## [ACTIONS TO TAKE]
(a) In the article about Zeetings, who is the startup's co-founder and CEO?
(b) List every interactive feature the writer encountered during Kawalsky's demonstration zeeting, as described in the article about Zeetings.
(c) Carry on the article about Zeetings from the point where it stops.

Tired of making (or watching) the same old PowerPoint presentations? An Australian startup called Zeetings gives you new tools to interact with your audience and track their engagement.
“Despite the fact that we’ve got completely new capabilities in our hands in terms of technology, presentations haven’t really changed,” said Zeetings co-founder and CEO Robert Kawalsky. “We’re stuck with this one-way paradigm, where someone stands in front of a room and talks at a group of people.”
Naturally, Kawalsky created a “zeeting” to show off his approach. To start things off, he ran through the usual set of slides outlining the vision, but then he mixed things up by asking me to participate in polls, and by starting group and one-on-one chats. There was also a section where I could take my own notes. Then, at the end of the presentation, I was asked to give the zeeting a rating between one and five stars.
This sounds fun, but does it really make a big difference? Kawalsky said the Zeetings team has been asking itself something similar: “Are [these features] a novelty, or do they fundamentally change the presentation?”
Not surprisingly, he argued that it’s a fundamental change — yes, you can use Zeetings “in the superficial way,” but the early beta customers have found more meaningful uses, like polling attendees at the beginning and end of a presentation to see if their minds have been changed, or using anonymous polling to get more honest answers around sensitive issues like mental health.

## [MATERIAL SHOWN]
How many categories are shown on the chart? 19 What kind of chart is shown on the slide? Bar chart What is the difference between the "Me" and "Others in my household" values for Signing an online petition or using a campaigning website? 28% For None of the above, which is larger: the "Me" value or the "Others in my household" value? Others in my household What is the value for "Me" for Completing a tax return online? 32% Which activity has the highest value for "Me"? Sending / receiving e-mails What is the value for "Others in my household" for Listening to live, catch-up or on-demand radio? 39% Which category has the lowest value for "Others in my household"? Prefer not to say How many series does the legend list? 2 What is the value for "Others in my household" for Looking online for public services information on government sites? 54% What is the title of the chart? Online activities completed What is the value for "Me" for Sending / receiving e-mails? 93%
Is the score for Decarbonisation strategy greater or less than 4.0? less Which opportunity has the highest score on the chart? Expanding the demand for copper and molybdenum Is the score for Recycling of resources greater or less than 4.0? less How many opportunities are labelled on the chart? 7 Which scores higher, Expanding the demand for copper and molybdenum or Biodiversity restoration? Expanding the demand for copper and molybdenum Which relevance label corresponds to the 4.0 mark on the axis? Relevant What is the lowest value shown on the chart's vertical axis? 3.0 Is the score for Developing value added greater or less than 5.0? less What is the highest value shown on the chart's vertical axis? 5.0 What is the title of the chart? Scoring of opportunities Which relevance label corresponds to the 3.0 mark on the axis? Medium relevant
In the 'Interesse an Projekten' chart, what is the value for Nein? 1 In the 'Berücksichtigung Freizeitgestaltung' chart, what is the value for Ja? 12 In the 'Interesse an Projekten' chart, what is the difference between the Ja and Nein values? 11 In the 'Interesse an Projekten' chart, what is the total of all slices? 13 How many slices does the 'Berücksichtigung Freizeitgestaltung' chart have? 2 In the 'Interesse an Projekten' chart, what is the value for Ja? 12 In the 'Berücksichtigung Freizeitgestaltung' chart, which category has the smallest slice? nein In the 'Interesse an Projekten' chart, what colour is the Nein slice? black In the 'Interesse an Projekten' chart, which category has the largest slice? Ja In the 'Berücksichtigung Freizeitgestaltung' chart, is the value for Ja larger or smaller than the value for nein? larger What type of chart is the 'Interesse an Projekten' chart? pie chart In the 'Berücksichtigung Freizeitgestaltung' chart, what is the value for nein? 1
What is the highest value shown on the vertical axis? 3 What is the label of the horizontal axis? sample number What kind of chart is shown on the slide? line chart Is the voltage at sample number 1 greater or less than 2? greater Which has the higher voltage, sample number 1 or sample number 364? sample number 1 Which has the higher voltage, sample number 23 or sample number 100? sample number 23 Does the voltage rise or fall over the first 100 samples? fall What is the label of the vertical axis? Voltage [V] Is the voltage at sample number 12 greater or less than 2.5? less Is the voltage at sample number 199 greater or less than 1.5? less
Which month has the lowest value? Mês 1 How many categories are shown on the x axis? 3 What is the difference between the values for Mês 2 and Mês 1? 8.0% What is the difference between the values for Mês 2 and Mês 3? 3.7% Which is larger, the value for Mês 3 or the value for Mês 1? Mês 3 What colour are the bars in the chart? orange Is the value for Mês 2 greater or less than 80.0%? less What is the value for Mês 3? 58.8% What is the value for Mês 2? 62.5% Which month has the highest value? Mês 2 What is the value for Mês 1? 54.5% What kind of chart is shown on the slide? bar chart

## [ANSWERS TO EACH TASK]
(a) Robert Kawalsky

(b)
- Polls
- Group chats
- One-on-one chats
- A section for taking one's own notes
- A rating of the zeeting between one and five stars at the end

(c)
Kawalsky also said that interactivity is important because you’re usually fighting for an audience’s attention: “If you don’t engage people quickly, they’ll revert to checking their emails on their phones.”
Plus, by tracking engagement (the metrics include copies requested, meetings requested, votes cast and the aforementioned star rating), presenters can create a “virtuous cycle,” where the data gives them a better sense of how to engage their audience, allowing them to improve their presentations, which in turn helps them collect more data.
Kawalsky also emphasized that this isn’t meant to replace presentation tools like PowerPoint. Instead, it adds the interactivity to existing presentation formats; many users still build their presentations in PowerPoint, then upload and share them on Zeetings.